A positional influencer is closest to both the purchasing decision and to the consumer. Called peer influencers sometimes, they are typically family members or part of the consumer’s inner circle. They influence purchasing decisions most directly at the point of purchase and have to live with the results of their family members or friend’s decision as well.
Influencing on digital platforms
Each time people make purchasing decisions, they ask each other for advice. Sometimes, they depend upon an expert’s guidance, and in other cases, that advice comes from people they know.

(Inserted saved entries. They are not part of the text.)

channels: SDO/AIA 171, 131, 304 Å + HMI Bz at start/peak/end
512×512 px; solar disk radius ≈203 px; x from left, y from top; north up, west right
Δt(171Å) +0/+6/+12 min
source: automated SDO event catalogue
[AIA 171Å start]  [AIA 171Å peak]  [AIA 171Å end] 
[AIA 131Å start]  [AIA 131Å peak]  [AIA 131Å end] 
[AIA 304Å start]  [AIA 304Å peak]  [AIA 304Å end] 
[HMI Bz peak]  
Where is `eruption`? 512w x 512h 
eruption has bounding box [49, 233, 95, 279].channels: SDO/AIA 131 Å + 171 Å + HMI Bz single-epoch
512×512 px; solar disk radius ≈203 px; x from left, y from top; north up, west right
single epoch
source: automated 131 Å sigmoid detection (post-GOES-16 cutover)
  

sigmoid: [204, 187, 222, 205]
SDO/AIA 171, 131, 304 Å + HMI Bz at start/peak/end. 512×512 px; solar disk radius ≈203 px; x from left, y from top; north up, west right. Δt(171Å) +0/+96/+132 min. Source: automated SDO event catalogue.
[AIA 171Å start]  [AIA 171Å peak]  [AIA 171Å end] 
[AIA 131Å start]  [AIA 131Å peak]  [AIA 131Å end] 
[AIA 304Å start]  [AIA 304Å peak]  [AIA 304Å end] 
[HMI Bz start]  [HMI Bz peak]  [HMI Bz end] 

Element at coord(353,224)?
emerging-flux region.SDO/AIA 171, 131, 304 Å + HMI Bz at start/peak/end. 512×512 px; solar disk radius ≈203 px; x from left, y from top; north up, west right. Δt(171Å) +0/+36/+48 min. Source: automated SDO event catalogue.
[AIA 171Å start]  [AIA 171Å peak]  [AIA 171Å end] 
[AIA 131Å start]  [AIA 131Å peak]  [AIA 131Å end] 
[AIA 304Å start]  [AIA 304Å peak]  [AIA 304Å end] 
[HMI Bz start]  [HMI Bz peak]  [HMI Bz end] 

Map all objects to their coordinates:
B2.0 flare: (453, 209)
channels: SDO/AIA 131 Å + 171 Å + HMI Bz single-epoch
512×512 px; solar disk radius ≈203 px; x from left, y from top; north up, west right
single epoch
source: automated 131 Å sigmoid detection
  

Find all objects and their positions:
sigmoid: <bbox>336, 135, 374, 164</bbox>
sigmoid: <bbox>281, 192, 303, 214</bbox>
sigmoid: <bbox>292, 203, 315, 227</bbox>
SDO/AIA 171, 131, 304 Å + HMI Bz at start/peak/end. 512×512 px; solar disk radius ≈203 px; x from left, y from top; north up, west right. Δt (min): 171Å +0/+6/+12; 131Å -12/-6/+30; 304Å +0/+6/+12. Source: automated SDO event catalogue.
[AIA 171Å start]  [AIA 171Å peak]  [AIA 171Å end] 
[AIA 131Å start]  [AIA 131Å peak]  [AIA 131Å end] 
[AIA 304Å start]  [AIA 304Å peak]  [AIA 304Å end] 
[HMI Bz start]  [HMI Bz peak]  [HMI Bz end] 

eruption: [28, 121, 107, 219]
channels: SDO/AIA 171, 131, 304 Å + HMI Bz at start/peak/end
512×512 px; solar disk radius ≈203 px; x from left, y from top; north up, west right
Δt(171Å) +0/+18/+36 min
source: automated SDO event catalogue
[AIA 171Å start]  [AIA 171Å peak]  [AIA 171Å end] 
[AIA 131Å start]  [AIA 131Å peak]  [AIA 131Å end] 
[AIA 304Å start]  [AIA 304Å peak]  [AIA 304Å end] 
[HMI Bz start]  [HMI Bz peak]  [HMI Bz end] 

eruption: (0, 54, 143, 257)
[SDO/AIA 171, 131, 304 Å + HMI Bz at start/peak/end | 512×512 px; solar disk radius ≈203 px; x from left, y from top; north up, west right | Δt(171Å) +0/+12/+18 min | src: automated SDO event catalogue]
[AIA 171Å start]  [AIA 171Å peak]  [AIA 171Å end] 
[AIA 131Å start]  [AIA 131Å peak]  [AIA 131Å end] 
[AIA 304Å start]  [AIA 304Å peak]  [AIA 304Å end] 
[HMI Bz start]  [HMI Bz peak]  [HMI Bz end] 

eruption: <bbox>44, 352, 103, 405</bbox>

So why is influence such a big deal today? This is because Internet and social media consumption specifically have hit the mainstream. For example, as of February 2009, the social networking phenomenon Facebook had 175 million users,
People are making more and more purchasing decisions online every day. It’s as natural to buy a product online as it is to go into a physical store. They buy clothes and shoes online, not to mention high-consideration items such as computers, cars (yes, cars), and jewelry. But that’s not all. Not only are consumers buying online, but thanks to social media, they’re conversing, socializing, and influencing each other online in a scale never seen before
Getting Social with Your Marketing
You may need to put a lot of effort into convincing your managers how important the social media platforms are. Many of them may feel that it’s a youth phenomenon, one that doesn’t serve the interests of brands well. The best way to communicate these ideas and techniques to your staff is by organizing lunch-and-learn sessions and bringing in external speakers who can walk your managers through the major social platforms and how best to market on them. Sharing case studies from other brands always resonates well and goes a long way to establishing credibility.